▶ _REQUIREMENTS_
a – In the forum post below, what hardware description language should the cache module be described in?
b – Reproduce the passage of the forum post below word for word, starting at "Has anyone an" and ending at "news:eee19a7a.0310080131.5a53d3f2@posting.google.com...".

Implementing a fast cache in Altera Cyclone

V

Vazquez

Guest
Hello,

I want to implement a cache which has over 30 words á 2 bytes.
The description of that module should be in VDHL.

The problem I am facing right now is the following:

It should be feasible to write an address into it and to read an
address out of it.
The most important function should be that a new incoming address
should be
checked if it is already in the cache. This check should occur within
some few clocks. The problem is that the cache has over 30 entries so
that
using a FIFO or a RAM-structure would take over 30 clock cycles to
check all the
words.

Has anyone an idea how this problem could be solved basically in order
to achieve a faster check time?

Thank you very much for your help.

Kind regards
Andrés Vázquez
G&D System Development - FPGA design
 
"Vazquez" <andres.vazquez@gmx.de> wrote in message
news:eee19a7a.0310080131.5a53d3f2@posting.google.com...
Hello,

I want to implement a cache which has over 30 words á 2 bytes.
The description of that module should be in VDHL.

The problem I am facing right now is the following:

It should be feasible to write an address into it and to read an
address out of it.
The most important function should be that a new incoming address
should be
checked if it is already in the cache. This check should occur within
some few clocks. The problem is that the cache has over 30 entries so
that
using a FIFO or a RAM-structure would take over 30 clock cycles to
check all the
words.

▶ _LISTED ENTRIES_

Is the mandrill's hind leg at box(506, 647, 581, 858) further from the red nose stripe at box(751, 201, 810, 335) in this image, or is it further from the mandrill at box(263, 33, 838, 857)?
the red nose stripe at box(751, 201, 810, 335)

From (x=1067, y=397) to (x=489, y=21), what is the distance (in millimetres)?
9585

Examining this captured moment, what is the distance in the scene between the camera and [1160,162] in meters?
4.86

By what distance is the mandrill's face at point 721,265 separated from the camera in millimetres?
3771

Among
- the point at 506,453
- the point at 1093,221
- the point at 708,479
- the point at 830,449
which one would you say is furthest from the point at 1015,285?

▶ _RESPONSES_
a – VHDL (written in the post as "VDHL").

b –
Has anyone an idea how this problem could be solved basically in order
to achieve a faster check time?

Thank you very much for your help.

Kind regards
Andrés Vázquez
G&D System Development - FPGA design
 
"Vazquez" <andres.vazquez@gmx.de> wrote in message
news:eee19a7a.0310080131.5a53d3f2@posting.google.com...